Do this - Copy out the line containing "How far are" and each line after it, through the last one in the material, exactly as written.

Items from a dataset -
▬▬▬▬▬▬▬▬▬▬

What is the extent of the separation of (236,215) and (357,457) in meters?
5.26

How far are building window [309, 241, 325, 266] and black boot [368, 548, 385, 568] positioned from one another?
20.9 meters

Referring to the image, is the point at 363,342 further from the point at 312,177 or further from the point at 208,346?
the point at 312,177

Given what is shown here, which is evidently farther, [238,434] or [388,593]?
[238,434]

▬▬▬▬▬▬▬▬▬▬

Finished task -
How far are building window [309, 241, 325, 266] and black boot [368, 548, 385, 568] positioned from one another?
20.9 meters

Referring to the image, is the point at 363,342 further from the point at 312,177 or further from the point at 208,346?
the point at 312,177

Given what is shown here, which is evidently farther, [238,434] or [388,593]?
[238,434]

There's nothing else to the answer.